_Text_.
Exercise: Implement the LS model from the AT1 state

Authors:

• Jack S. Hale (University of Luxembourg)

• Corrado Maurini (Sorbonne Université)

This notebook contains a slightly modified version of the AT1 gradient damage tutorial. Modify it so that it expresses the LS model using the 3rd parameterisation of Table 1 and case b) the intermediate-length bar in Figure 7:

• Stability and crack nucleation in variational phase-field models of fracture: effects of length-scales and stress multi-axiality. Zolesi and Maurini 2024. Preprint. https://hal.sorbonne-universite.fr/hal-04552309

Preamble

We begin by importing the required Python modules.

import sys

from mpi4py import MPI
from petsc4py import PETSc

import matplotlib.pyplot as plt
import numpy as np

import basix
import dolfinx
import dolfinx.fem.petsc
import ufl
from dolfinx import fem, io, la, mesh, plot

sys.path.append("../utils/")

import pyvista
from evaluate_on_points import evaluate_on_points
from petsc_problems import SNESProblem
from plots import plot_damage_state
from pyvista.utilities.xvfb import start_xvfb

start_xvfb(wait=0.5)

Mesh

We define the mesh using the built-in DOLFINx mesh generation functions for simply geometries.

L = 1.0
H = 0.3
ell_ = 0.1
cell_size = ell_ / 6

nx = int(L / cell_size)
ny = int(H / cell_size)

comm = MPI.COMM_WORLD
msh = mesh.create_rectangle(
    comm, [(0.0, 0.0), (L, H)], [nx, ny], cell_type=mesh.CellType.quadrilateral
)
ndim = msh.geometry.dim

topology, cell_types, geometry = plot.vtk_mesh(msh)
grid = pyvista.UnstructuredGrid(topology, cell_types, geometry)
plotter = pyvista.Plotter()
plotter.add_mesh(grid, show_edges=True, show_scalar_bar=True)
plotter.view_xy()
plotter.add_axes()
plotter.set_scale(5, 5)
if not pyvista.OFF_SCREEN:
    plotter.show()

_Required actions_.
**A)** In the gradient damage notebook, which parameterisation of Table 1 should the modified version use to express the LS model?
**B)** Write the next section of the gradient damage notebook, starting after its final line.

_Dataset extract_.
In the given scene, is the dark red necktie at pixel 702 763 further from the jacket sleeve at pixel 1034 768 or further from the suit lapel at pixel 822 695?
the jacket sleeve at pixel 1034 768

_Answers for the tasks_.
**A)** The 3rd parameterisation.

**B)**
Setting the stage

We setup the finite element space, the states, the bound constraints on the states and UFL measures.

We use (vector-valued) linear Lagrange finite elements on quadrilaterals for displacement and damage.

element_u = basix.ufl.element("Lagrange", msh.basix_cell(), degree=1, shape=(msh.geometry.dim,))
V_u = fem.functionspace(msh, element_u)

element_alpha = basix.ufl.element("Lagrange", msh.basix_cell(), degree=1)
V_alpha = fem.functionspace(msh, element_alpha)

# Define the state
u = fem.Function(V_u, name="displacement")
alpha = fem.Function(V_alpha, name="damage")

# Domain measure.
dx = ufl.Measure("dx", domain=msh)

Boundary conditions

We impose Dirichlet boundary conditions on the displacement and the damage field on the appropriate parts of the boundary.

We do this using predicates. DOLFINx will pass an array of the midpoints of all facets (edges) as an argument x with shape (3, num_edges) to our predicate. The predicate we define must return an boolean array of shape (num_edges) containing True if the edge is on the desired boundary, and False if not.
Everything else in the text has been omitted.